Amateur Radio

It has been a challenge having radio of any kind in the valley my home sits in. The hills on either side are so steep and tall that very little radio gets in or out. Even AM/FM is a challenge: only one or two stations that come from the north that give us the least bit of advertisement-interrupted music. Even though the high-bands have trouble, 160m-40m does okay on my 204′ dipole. I suspect that a vertical might do better on 40m-10m and plan to purchase one up this year or next. I’ll update this section as I experiment.

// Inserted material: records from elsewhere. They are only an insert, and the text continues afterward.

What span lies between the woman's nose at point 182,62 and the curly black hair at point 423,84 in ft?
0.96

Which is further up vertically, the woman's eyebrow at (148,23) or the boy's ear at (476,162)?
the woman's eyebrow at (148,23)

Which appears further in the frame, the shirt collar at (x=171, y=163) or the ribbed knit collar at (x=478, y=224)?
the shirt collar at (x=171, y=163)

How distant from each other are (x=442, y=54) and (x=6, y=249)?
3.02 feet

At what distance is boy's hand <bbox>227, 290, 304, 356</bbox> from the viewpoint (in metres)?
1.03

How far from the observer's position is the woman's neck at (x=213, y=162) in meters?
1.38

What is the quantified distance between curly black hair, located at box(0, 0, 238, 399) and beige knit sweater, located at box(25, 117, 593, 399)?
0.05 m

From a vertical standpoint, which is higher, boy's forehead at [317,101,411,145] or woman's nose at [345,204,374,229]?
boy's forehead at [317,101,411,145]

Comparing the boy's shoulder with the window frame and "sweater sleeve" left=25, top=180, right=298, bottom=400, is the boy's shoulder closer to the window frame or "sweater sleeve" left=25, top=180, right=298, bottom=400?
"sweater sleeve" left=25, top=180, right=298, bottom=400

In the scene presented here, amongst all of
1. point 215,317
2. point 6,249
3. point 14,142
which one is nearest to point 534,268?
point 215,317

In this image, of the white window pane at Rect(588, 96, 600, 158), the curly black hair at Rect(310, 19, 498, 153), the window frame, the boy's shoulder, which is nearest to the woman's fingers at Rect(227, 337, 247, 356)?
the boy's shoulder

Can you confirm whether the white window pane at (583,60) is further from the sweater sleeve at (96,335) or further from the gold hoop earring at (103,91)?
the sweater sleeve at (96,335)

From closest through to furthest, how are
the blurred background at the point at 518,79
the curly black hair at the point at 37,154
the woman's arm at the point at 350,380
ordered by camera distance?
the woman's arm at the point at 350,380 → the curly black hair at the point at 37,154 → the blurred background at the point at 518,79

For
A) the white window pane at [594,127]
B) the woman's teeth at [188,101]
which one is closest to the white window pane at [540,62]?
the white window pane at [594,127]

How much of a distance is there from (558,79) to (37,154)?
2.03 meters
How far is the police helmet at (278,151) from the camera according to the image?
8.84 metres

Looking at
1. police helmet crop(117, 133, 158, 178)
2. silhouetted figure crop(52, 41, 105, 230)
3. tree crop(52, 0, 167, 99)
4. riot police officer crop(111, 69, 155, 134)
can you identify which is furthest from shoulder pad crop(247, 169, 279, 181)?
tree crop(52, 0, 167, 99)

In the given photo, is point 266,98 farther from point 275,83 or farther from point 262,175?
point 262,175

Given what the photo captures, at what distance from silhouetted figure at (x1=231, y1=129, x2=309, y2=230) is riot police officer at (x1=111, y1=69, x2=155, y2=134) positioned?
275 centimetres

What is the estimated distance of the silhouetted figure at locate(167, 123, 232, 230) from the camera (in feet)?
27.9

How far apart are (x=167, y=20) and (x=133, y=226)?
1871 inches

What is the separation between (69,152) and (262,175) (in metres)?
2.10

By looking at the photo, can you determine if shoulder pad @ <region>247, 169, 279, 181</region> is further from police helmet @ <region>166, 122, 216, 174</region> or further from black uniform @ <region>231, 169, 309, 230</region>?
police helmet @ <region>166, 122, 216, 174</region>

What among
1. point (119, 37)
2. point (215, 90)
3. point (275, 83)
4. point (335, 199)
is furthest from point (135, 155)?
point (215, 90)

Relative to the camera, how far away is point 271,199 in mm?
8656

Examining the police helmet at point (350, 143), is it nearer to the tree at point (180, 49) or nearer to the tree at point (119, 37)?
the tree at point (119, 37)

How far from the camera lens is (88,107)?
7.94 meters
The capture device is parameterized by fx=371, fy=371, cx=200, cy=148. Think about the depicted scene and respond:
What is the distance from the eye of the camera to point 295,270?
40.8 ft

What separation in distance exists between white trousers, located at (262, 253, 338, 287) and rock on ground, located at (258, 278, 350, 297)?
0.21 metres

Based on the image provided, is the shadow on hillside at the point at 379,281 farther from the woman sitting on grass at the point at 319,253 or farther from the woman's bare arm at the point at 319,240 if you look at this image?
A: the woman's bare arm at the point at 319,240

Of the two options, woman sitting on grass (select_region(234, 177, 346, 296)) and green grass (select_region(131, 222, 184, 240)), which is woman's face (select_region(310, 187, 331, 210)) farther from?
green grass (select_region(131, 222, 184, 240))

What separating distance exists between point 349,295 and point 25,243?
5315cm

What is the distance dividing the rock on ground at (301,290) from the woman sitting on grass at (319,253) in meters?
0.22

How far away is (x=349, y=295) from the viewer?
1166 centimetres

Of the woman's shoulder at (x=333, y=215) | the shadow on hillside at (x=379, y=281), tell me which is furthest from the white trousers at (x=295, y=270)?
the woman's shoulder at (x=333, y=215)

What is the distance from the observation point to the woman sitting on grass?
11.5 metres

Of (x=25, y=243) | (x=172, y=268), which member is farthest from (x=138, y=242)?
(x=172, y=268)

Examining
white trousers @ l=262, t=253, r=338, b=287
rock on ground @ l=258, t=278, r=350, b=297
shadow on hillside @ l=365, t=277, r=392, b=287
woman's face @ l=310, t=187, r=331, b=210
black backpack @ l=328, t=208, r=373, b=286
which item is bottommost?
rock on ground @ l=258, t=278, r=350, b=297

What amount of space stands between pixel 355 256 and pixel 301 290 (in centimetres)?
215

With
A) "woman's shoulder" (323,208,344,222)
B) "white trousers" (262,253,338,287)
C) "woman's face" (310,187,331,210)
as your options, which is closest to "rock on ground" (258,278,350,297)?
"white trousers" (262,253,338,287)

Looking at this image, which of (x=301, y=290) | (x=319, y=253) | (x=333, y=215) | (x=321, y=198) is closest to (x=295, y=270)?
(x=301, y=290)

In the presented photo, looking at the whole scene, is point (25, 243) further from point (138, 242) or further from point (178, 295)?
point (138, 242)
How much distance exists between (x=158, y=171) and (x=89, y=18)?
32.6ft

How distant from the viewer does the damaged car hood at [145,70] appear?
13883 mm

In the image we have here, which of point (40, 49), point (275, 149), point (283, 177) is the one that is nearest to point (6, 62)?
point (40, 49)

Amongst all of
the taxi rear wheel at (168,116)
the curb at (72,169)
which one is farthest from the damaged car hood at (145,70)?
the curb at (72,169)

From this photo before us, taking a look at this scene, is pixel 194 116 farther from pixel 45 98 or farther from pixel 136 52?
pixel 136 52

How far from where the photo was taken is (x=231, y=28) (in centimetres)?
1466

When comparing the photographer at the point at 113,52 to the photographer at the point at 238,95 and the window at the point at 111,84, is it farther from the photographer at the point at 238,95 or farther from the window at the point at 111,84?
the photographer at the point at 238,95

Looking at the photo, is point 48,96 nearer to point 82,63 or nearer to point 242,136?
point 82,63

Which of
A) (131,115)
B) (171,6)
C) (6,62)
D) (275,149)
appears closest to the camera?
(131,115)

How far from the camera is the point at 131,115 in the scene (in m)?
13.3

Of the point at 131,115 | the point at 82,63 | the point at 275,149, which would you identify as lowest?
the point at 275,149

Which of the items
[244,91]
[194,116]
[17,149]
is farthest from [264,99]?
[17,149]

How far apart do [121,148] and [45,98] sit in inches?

I first tested for my Technician ticket in December of 2010. I mostly listened to the VHF repeaters outside of Seattle for more than a year before my first-ever QSO. At the time, I had an Icom 2200 2m I was given by uncle Fairbanks. His promise was, “If you get your license, I’ll get you a radio.” That hand-me-down mobile has been great. I still have it.

A quick, but well-needed review: Due to a ‘packaging error’ on my part when I put the 2200 in storage, it sat in a box that had been near a very leaky window. The plastic bag that I poorly wrapped the radio in caught the rain water and was almost filled. The 2200 sat in a full bag of water…for two months. Catching myself on the way to the dumpster, I figured I might as well try the unit just to see the sparks fly before I chuck it. I opened it up and let it dry in the sun for a few days. It turned on. It transmitted (into a dummy load). It appeared to be functioning perfectly! I am afraid to transmit on the air with it, but I am going to keep it and test it sometime – just in case. Maybe this isn’t as much of a miracle as I think it is, but I still find it neat. I am worried about a few drops from my jacket sleeve falling onto the screen of my Kenwood – and here is the Icom still working after soaking for two months.

In 2013 I completed my General and Brandon KG7HBU got his Tech. I currently run barefoot on an Icom 735 (usually around 35w) into a True-Talk 204′ dipole in an inverted-vee pattern (∠135°). An MFJ-941 manual tuner completes the HF system. A 100w PV panel keeps the single 12VDC deep cycle battery topped off, though this is a challenge by itself. The battery is old and weak and the panel doesn’t get much sun in winter.

I have a Yaesu 2900 that I have kept in the house but I am not impressed with it for a variety of reasons. There is a Kenwood 218 in the truck that also isn’t doing too well. It is rated as mil-spec for ruggedness, but I think the dust has taken a toll on the circuity. An Icom V-80 sport rounds out the amateur equipment showcase. I am not impressed with this unit as a whole, but this is my “Baofeng”. It does perform the job I bought it for. (Maybe I just can’t be impressed with any radio?)

As of May 2016, I am now an Amateur Extra. After reading that damned book cover-to-cover (twice) and help from online study tools, I successfully completely the Amateur Extra test just under the wire for the new question pool.

I am excited for the future of amateur radio on the homestead. Currently, it is not far from a duct tape production. As equipment is upgraded and better systems are installed, I’ll be sure to update this section.